First, the magnitude to which a pharmacologic option typically lowers blood glucose varies from 0.5% to 3.5% as either monotherapy or combination therapy (FIGURE 1).1-3 According to the AACE/ACE 2009 recommendations, monotherapy is appropriate if the initial A1C level is 6.5% to 7.5%, while dual therapy is appropriate if the A1C level is 7.6% to 9.0%. If the A1C level is >9.0%, however, combination (dual or triple) therapy is required.4,5 In contrast, the ADA/EASD 2009 consensus statement provides more general options. These treatment recommendations are based on landmark trials that show the risk of microvascular and, perhaps, macrovascular complications are decreased substantially.
The second factor to consider is the effectiveness of each agent in lowering both fasting plasma glucose (FPG) and PPG. As demonstrated by Monnier et al, at an A1C level of approximately 8% to 8.5%, FPG and PPG contribute equally to the A1C level.6 At A1C >8.5%, the contribution of FPG increases and PPG decreases. Conversely, at A1C <8%, the contribution of PPG increases and FPG decreases. Thus, the increasing predominance of PPG as patients gain better glycemic control suggests that an agent that effectively lowers both FPG and PPG is needed to achieve the target glycemic goal of ≤7%.
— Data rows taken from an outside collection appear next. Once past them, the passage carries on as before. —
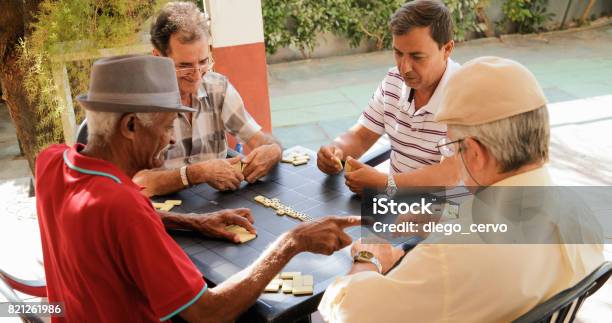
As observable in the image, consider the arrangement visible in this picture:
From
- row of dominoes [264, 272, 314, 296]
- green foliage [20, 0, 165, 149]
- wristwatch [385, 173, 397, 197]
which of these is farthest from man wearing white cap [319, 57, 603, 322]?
green foliage [20, 0, 165, 149]

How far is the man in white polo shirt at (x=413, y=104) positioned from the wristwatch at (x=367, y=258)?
0.65 meters

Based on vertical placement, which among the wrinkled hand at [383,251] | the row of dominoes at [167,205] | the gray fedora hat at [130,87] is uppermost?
the gray fedora hat at [130,87]

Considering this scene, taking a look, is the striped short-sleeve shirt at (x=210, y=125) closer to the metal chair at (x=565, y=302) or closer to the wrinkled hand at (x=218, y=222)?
the wrinkled hand at (x=218, y=222)

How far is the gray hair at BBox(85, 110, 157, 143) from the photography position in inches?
75.4

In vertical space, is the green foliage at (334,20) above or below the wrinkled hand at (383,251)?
above

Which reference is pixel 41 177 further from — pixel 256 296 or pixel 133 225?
pixel 256 296

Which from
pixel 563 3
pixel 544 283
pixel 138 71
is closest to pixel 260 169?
pixel 138 71

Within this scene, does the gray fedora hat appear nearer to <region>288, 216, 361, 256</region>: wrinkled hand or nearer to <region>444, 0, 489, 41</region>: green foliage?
<region>288, 216, 361, 256</region>: wrinkled hand

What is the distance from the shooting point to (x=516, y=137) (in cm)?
169

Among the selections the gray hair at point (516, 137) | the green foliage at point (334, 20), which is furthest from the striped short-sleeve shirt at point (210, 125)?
the green foliage at point (334, 20)

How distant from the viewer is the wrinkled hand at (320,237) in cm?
Result: 219

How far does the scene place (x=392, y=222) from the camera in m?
2.53

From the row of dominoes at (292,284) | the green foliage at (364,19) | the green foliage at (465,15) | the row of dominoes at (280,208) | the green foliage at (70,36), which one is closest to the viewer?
the row of dominoes at (292,284)

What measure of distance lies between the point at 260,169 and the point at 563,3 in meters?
10.2
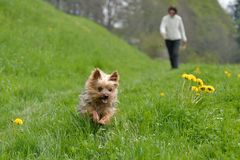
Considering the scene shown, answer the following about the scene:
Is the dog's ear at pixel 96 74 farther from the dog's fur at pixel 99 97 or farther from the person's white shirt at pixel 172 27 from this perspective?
the person's white shirt at pixel 172 27

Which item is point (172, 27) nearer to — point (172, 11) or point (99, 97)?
point (172, 11)

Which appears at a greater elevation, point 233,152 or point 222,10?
point 222,10

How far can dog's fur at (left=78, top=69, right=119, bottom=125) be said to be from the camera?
5.06m

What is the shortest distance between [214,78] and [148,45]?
55207 mm

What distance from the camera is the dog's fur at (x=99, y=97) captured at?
5062 millimetres

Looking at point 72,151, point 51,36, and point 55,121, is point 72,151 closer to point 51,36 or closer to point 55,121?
point 55,121

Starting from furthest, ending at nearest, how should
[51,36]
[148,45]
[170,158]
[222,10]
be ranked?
[222,10]
[148,45]
[51,36]
[170,158]

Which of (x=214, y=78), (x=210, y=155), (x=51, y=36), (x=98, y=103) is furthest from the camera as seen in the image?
(x=51, y=36)

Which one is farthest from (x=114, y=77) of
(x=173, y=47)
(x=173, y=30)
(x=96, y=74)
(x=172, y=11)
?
(x=173, y=47)

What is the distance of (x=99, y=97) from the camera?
5090mm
The correlation between PPG and cardiovascular risk is also worth mentioning here. A number of studies have linked elevated PPG levels to increased cardiovascular risk,7-10 and 2 studies have shown PPG to be more predictive than FPG for cardiovascular risk.11,12 One recent study, NAVIGATOR, sought to explore this connection further but could not provide definitive results.13,14 While the study found that 5 years of nateglinide provided no protection against progression of cardiovascular disease in patients with impaired glucose tolerance and cardiovascular disease (or risk factors), it also revealed a paradoxical increase in PPG levels in patients taking the drug. Research on this issue will no doubt continue. The agents that provide the greatest reduction in PPG are insulin, GLP-1 agonists, and pramlintide.4 Of course, benefits of glycemic control must be weighed against potential adverse effects of each agent, as will be discussed in the next article.
FIGURE 1Range of A1C lowering by class of glucose-lowering agent as monotherapy or by lifestyle modification1-3
AGI, α-glucosidase inhibitor; DPP-4 I, dipeptidyl peptidase-4 inhibitor; GLP-1 A, glucagon-like peptide-1 agonist. a Adapted to include sitagliptin and saxagliptin. b Adapted to include exenatide and liraglutide.